Divorce rate rising in rural America

Divorce rate rising in rural America 2016-09-30T17:47:23-04:00

The latest census figures are showing something new in parts of the heartland: divorce.

From the New York Times:

In the 1970s, the divorce rate was so low in this rural northwest Iowa County that it resembled the rest of America in the 1910s. Most of its 28,000 residents were churchgoers, few of its women were in the work force, and divorce was simply not done.

So it is a bitter mark of modernity that even here, divorce has swept in, up nearly sevenfold since 1970, giving the county the unwelcome distinction of being a standout in this category of census data.

Divorce is still less common here than the national average, but its sharp jump illustrates a fundamental change in the patterns of family life.

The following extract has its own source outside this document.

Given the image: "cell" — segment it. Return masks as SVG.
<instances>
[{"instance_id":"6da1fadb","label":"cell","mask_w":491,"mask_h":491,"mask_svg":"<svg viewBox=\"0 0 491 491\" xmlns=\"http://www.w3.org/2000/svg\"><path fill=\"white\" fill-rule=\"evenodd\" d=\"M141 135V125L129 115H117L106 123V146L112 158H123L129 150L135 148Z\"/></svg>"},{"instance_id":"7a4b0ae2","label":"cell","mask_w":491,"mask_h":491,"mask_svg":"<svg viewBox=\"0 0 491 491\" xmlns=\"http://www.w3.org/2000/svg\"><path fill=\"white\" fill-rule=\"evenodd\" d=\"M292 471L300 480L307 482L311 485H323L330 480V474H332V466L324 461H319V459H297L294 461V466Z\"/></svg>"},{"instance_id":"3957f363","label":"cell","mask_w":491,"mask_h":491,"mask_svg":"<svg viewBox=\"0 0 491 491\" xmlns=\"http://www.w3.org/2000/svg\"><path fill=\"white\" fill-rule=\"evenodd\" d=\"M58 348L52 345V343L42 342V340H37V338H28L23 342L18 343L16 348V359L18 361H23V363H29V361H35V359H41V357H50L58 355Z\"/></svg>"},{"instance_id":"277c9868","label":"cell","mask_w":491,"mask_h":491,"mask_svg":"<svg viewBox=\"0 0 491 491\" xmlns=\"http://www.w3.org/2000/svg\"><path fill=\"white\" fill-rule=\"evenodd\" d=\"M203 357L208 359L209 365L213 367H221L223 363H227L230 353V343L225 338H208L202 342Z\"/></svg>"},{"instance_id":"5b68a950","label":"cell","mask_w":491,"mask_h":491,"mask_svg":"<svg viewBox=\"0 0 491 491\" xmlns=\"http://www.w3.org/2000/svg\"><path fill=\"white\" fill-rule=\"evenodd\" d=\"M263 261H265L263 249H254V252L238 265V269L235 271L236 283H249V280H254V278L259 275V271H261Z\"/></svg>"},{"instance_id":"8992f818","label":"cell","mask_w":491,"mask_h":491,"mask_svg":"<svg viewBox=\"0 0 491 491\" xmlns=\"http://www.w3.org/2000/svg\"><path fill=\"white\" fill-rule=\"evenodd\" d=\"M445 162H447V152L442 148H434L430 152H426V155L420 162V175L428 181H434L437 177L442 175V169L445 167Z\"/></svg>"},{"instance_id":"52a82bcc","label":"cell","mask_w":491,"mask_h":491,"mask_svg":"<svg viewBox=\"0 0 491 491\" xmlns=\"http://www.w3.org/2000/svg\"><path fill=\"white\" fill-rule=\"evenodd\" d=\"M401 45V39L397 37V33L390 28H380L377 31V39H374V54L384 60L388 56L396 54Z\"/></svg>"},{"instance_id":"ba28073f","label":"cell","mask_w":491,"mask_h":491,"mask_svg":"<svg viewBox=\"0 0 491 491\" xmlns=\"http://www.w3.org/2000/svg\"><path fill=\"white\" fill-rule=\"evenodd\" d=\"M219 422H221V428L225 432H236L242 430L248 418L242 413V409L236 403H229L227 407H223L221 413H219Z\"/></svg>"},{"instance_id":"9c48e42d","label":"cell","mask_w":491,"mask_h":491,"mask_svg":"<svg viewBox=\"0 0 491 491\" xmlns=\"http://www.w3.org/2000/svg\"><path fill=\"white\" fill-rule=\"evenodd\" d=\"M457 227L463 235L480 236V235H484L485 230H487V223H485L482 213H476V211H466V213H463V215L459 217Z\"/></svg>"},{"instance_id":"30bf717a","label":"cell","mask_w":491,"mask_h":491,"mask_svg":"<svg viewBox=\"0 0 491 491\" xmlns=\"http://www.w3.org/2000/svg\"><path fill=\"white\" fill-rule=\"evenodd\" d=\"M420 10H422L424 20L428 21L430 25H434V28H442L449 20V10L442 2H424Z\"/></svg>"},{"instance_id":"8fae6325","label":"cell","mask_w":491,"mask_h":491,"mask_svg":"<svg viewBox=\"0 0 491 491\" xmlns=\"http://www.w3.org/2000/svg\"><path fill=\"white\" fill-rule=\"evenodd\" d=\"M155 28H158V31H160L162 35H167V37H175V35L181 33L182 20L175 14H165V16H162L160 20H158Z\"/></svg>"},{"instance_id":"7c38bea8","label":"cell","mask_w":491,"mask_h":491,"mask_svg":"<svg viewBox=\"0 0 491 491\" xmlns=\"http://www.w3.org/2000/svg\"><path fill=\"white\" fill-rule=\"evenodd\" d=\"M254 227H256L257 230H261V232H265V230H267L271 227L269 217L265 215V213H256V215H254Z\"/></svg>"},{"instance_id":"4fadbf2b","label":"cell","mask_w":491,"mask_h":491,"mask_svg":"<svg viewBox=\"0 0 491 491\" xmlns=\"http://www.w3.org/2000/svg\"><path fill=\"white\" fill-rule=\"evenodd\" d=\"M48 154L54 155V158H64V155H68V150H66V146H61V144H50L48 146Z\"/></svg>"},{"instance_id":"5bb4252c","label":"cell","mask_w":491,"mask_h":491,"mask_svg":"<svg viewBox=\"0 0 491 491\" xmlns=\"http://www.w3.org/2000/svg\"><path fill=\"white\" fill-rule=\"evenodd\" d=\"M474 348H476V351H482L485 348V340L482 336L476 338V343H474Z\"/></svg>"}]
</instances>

Forty years ago, divorced people were more concentrated in cities and suburbs. But geographic distinctions have all but vanished, and now, for the first time, rural Americans are just as likely to be divorced as city dwellers, according to an analysis of census data by The New York Times.

“Rural families are going through this incredible transformation,” said Daniel T. Lichter, a sociology professor at Cornell University.

The shifts that started in cities have spread to less populated regions — women going to work, gaining autonomy, and re-arranging the order of traditional families. Values have changed, too, easing the stigma of divorce.

“In the bottom ranks, men have lost ground and women have gained,” said June Carbone, a law professor at the University of Missouri-Kansas City and co-author of “Red Families v. Blue Families.”

“A blue-collar guy has less to offer today than he did in 1979,” Professor Carbone added. Those shifting forces, she said, “create a mismatch between expectation and reality” that can result in women becoming frustrated and leaving, because now they can.